» Text section:
Deploying at Scale: Chef, Puppet, Ansible, Fabric and SaltStack

The manageability, reliability and powerful technology of remote servers — cloud computing — allows IT managers to deploy hundreds, even thousands of machines. At the same time, the cloud creates a new challenge for sys admins and ops teams: how to maintain and configure all these machines. How do you apply patches, maintain updates and fix security gaps?

The answer is to use powerful tools like Chef, Puppet, Ansible, Fabric or SaltStack for managing Infrastructure As Code (IaC) automation. IaC means deploying and managing infrastructure for computing, including virtual servers and bare-metal servers. Definition files are used instead of physical hardware management. Here is a bit of the history, background, advantages and disadvantages for each of these infrastructure configuration management tools currently on the market.

Puppet

Puppet was founded in 2005 by Luke Kanies, making it one of the earliest infrastructure configuration management tools. It is free software written in Ruby and made available under the Apache Software License 2.0, although it was released using the GNU General Public License up to version 2.7.0. It operates declaratively on Microsoft Windows and UNIX-based systems like AIX, Solaris and Mac OS X. Puppet uses a declarative language to define system configuration. To begin, you set up system resources and relevant state that are stored in files called Puppet Manifests. A resource abstraction layer then lets you use higher-level terms such as packages and services to define configuration.

Because Puppet is model driven, you don’t need an extensive programming background to use it. In a model-driven approach, you can set up how you want the infrastructure and applications to operate. With the model in place, you can then test and evaluate changes you want to deploy across the system. Constant reporting and feedback allows you to improve processes, show compliance and tweak the results as you go. Puppet is perhaps the most popular infrastructure configuration and management tool among those described here, used by a variety of organizations including:

  • Mozilla
  • PayPal
  • Spotify
  • Oracle
  • Rackspace
  • Wikimedia Foundation

Chef

Chef is a configuration management tool Adam Jacob developed to use in his consulting company. Seeing a broader use for managing Amazon Web Services operations, he joined with Nathan Haneysmith, Barry Steinglass and Joshua Timberman to found a firm called Chef to manage the tool.

Chef is based on “recipes” that describe how the software will configure and manage utilities and server apps like MySQL or Hadoop. These recipes can be combined to form a “cookbook.” Each recipe defines resources used in a state such as what services should be operating, what packages need to be installed and what files need to be created. The resources can be modified to make sure programs are installed in a specific order based on dependencies. Industry commenters often suggest that DevOps and developers usually choose Chef while SysAdmin’s prefer Puppet.

There are two versions of Chef: an open-source basic version and a premium enterprise edition. The enterprise offering has both on-premise and hosted versions. Open-source Chef is available at no charge but lacks many of the add-ons in the enterprise edition as well as ongoing support.

Chef began as a Linux product but later added support for Microsoft Windows. It runs on major platforms including

  • Solaris
  • Ubuntu
  • Microsoft Windows
  • FreeBSD

It is used by companies and websites such as:

  • Facebook
  • Airbnb
  • Expedia
  • Citi
  • Disney

Chef and Puppet are two of the largest infrastructure management tools available to you. They both continue to respond to the needs of enterprise companies by providing new features, and they are also busy creating partnerships with major vendors like Microsoft to better integrate with their platforms. Puppet has also aligned with software defined networking (SDN) vendors to stay in the forefront of that technology. Choosing between the two is a matter of determining the core advantages of each and figuring out which align with your requirements.

» Records supplied:
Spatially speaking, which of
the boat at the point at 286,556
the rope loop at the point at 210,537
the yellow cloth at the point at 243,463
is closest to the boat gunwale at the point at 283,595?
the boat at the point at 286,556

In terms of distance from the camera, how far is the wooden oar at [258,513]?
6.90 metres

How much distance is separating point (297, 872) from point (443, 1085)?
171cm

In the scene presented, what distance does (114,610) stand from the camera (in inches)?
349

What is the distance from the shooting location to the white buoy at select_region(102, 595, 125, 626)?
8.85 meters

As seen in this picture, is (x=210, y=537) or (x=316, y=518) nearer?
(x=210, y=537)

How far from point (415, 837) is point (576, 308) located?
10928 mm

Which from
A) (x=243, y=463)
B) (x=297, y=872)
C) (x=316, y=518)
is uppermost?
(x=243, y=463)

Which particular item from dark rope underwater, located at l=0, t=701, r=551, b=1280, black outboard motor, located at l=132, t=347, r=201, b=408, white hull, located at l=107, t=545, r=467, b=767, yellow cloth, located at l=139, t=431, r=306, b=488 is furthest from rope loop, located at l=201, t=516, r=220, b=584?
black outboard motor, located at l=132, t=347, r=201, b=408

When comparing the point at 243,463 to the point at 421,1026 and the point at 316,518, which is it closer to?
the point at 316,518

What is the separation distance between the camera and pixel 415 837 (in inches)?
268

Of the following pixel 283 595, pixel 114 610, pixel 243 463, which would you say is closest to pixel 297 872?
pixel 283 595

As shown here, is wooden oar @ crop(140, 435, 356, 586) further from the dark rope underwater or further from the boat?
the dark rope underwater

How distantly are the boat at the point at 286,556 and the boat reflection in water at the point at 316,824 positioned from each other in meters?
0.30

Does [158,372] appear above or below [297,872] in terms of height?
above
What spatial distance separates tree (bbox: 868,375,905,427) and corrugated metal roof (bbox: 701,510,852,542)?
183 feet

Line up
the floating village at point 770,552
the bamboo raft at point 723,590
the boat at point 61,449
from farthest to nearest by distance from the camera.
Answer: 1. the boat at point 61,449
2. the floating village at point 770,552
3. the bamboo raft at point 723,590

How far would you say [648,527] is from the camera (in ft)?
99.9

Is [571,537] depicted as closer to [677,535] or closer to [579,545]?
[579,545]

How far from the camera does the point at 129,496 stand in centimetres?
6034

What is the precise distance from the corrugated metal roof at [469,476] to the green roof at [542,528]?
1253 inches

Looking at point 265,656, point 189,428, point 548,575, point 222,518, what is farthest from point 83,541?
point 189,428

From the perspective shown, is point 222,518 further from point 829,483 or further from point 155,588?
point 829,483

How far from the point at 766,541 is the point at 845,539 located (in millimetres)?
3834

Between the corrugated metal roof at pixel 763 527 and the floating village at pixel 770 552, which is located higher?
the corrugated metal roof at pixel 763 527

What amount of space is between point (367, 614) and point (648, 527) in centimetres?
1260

» Given task A: In the article on infrastructure configuration tools, who founded Puppet, and in what year?
» Given task B: Write the next part of the article on infrastructure configuration tools, starting after its final sentence.
The material placed after the article stands apart from it.

» Final answer A: Luke Kanies founded Puppet in 2005.

» Final answer B:
Ansible

Ansible is an open-source software framework for managing and configuring infrastructure. It offers configuration management, software deployment for multiple nodes and ad hoc task execution. You can manage it using PowerShell or through a secure shell (SSH). This software framework was developed by Michael DeHaan, who was also one of the original developers over the Func framework used for administering systems remotely. Ansible is included in distributions of Fedora, and is also available if you use CentOS, Red Hat Enterprise Linux, Scientific Linux and other operating systems. A company of the same name was created to support the software product and help it grow in business markets. Red Hat acquired the company in 2015.

The name Ansible is derived from a communications system in “Ender’s Game,” a 1985 novel by Orson Scott Card. The fictional system was first invented for the 1966 novel “Rocannon’s World” by Ursula K. Le Guin.

Ansible controls two kinds of servers: nodes and controlling machines. The system is based on a single controlling machine, which configures and manages nodes using SSH. Modules are deployed over SSH to orchestrate notes, which then communicate to the controlling machine using a JSON protocol. Ansible is light on resources because when it is not managing nodes, it does not run any programs or daemons waiting for utilization.

Unlike Puppet and Chef, Ansible has an agentless architecture where nodes need a daemon to talk to the controlling machine. Under this system, nodes do not need to install and operate daemons in the background to communicate. This set-up significantly reduces network overhead because it stops nodes from constantly polling the controlling machine.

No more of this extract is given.